Green Energy & Environment (Jan 2025)
Design of multifunctional interfaces on ceramic solid electrolytes for high-performance lithium-air batteries
Abstract
High-energy-density lithium (Li)–air cells have been considered a promising energy-storage system, but the liquid electrolyte-related safety and side-reaction problems seriously hinder their development. To address these above issues, solid-state Li–air batteries have been widely developed. However, many commonly-used solid electrolytes generally face huge interface impedance in Li–air cells and also show poor stability towards ambient air/Li electrodes. Herein, we fabricate a differentiating surface-regulated ceramic-based composite electrolyte (DSCCE) by constructing disparately LiI-containing polymethyl methacrylate (PMMA) coating and Poly (vinylidene fluoride-co-hexafluoropropylene) (PVDF-HFP) layer on both sides of Li1.5Al0.5Ge1.5(PO4)3 (LAGP).

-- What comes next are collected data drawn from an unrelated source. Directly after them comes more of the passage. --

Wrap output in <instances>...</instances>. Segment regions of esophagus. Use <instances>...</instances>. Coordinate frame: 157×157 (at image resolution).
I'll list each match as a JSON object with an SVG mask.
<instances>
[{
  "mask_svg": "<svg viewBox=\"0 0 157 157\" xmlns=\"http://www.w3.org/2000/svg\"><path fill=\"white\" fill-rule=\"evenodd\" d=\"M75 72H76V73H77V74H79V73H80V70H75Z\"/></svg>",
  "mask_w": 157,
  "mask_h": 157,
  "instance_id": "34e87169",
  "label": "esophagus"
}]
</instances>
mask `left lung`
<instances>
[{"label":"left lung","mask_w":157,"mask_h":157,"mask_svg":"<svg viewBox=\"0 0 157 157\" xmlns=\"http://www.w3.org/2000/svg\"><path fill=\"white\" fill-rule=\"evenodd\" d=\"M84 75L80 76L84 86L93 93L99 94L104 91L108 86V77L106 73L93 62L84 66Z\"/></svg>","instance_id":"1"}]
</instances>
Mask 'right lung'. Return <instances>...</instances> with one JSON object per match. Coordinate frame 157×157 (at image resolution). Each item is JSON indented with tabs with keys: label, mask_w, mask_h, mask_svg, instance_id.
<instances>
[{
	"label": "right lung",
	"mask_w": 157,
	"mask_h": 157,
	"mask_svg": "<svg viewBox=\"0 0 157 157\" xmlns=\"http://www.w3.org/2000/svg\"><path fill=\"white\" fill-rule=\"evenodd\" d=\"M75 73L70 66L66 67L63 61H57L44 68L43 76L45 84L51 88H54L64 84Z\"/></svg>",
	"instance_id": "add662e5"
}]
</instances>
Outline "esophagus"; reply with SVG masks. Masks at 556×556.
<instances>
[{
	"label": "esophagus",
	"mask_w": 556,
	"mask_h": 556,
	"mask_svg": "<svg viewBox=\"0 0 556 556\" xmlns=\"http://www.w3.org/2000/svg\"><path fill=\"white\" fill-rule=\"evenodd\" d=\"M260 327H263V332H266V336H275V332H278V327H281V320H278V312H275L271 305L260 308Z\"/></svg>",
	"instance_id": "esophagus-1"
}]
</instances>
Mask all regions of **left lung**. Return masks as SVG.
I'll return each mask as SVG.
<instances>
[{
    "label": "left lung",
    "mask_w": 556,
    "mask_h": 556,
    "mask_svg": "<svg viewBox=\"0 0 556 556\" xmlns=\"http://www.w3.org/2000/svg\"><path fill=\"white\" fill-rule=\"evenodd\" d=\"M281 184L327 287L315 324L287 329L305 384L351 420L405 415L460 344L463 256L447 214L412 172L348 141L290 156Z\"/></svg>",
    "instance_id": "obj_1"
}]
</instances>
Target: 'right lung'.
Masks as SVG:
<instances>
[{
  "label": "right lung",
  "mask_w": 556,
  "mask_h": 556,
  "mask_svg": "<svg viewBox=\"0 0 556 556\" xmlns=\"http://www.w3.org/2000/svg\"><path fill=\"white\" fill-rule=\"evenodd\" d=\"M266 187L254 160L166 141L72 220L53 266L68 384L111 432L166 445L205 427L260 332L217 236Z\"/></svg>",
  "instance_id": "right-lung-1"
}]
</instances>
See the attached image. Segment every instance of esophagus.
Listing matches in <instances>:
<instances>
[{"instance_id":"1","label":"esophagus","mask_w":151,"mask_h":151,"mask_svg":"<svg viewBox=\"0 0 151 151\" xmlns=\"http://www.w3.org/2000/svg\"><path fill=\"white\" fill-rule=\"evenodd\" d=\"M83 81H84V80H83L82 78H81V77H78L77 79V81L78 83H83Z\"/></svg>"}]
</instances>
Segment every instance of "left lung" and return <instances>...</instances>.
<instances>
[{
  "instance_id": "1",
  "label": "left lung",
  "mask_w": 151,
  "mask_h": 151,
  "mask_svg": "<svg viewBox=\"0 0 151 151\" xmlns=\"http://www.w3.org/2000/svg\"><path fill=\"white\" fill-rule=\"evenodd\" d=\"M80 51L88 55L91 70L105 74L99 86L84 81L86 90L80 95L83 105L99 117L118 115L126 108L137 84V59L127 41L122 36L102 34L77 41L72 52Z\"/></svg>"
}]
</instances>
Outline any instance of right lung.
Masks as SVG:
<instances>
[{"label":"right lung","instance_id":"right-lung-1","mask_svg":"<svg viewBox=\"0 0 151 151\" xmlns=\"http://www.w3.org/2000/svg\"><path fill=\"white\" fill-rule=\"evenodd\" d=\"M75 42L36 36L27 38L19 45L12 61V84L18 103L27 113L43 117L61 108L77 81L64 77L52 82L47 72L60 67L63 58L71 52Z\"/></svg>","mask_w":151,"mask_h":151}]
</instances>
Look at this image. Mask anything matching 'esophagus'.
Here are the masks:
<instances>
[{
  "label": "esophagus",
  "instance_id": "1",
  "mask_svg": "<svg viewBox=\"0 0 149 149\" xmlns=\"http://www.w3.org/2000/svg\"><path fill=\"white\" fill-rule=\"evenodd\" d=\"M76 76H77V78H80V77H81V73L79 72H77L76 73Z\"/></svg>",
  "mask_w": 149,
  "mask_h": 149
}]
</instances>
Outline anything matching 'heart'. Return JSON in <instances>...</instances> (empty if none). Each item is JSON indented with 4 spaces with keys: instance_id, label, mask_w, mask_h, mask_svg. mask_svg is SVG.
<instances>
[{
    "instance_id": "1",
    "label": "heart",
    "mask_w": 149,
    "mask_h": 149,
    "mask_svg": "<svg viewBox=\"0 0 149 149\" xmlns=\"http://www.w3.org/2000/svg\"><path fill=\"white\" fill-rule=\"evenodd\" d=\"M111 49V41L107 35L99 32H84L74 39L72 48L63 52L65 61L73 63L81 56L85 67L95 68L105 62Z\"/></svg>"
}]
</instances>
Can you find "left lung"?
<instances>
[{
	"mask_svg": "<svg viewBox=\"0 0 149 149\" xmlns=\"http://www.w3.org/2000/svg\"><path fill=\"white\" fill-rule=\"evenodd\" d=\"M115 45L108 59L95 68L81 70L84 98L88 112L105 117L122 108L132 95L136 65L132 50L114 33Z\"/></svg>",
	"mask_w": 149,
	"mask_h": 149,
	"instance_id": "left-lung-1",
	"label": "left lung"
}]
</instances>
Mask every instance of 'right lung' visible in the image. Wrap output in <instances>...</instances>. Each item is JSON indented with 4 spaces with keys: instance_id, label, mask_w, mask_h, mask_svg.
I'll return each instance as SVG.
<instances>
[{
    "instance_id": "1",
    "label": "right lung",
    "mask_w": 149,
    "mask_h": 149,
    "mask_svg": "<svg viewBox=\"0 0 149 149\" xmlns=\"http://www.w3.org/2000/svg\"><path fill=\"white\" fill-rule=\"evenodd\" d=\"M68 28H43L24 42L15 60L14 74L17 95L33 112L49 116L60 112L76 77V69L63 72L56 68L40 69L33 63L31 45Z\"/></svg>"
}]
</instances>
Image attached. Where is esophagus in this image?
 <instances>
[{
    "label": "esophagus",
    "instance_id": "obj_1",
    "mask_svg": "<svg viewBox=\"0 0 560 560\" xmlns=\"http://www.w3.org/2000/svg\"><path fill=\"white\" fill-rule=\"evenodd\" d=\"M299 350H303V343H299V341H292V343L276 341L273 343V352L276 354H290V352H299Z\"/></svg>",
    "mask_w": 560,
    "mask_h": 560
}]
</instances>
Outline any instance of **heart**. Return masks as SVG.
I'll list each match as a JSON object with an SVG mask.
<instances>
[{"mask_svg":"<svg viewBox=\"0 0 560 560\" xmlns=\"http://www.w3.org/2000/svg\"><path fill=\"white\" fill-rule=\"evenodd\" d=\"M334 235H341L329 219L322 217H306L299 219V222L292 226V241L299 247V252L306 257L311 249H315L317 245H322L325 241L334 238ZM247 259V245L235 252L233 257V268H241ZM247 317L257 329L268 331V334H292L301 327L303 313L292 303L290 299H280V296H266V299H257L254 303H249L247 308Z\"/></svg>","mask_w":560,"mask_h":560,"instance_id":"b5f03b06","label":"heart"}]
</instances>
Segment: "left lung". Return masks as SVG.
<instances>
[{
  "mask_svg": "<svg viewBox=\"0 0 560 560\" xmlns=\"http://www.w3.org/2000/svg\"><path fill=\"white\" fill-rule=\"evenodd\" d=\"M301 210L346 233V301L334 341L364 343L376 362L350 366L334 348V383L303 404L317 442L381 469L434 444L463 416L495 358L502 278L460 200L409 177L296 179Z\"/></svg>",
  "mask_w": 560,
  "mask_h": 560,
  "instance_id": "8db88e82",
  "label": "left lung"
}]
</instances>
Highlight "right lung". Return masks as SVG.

The cathode-friendly LiI/PMMA layer displays excellent stability towards superoxide intermediates and also greatly reduces the decomposition voltage of discharge products in Li–air system. Additionally, the anode-friendly PVDF-HFP coating shows low-resistance properties towards anodes. Moreover, Li dendrite/passivation derived from liquid electrolyte-induced side reactions and air/I-attacking can be obviously suppressed by the uniform and compact composite framework. As a result, the DSCCE-based Li–air batteries possess high capacity/low voltage polarization (11,836 mA h g−1/1.45 V under 500 mA g−1), good rate performance (capacity ratio under 1000 mA g−1/250 mA g−1 is 68.2%) and long-term stable cell operation (∼300 cycles at 750 mA g−1 with 750 mAh g−1) in ambient air.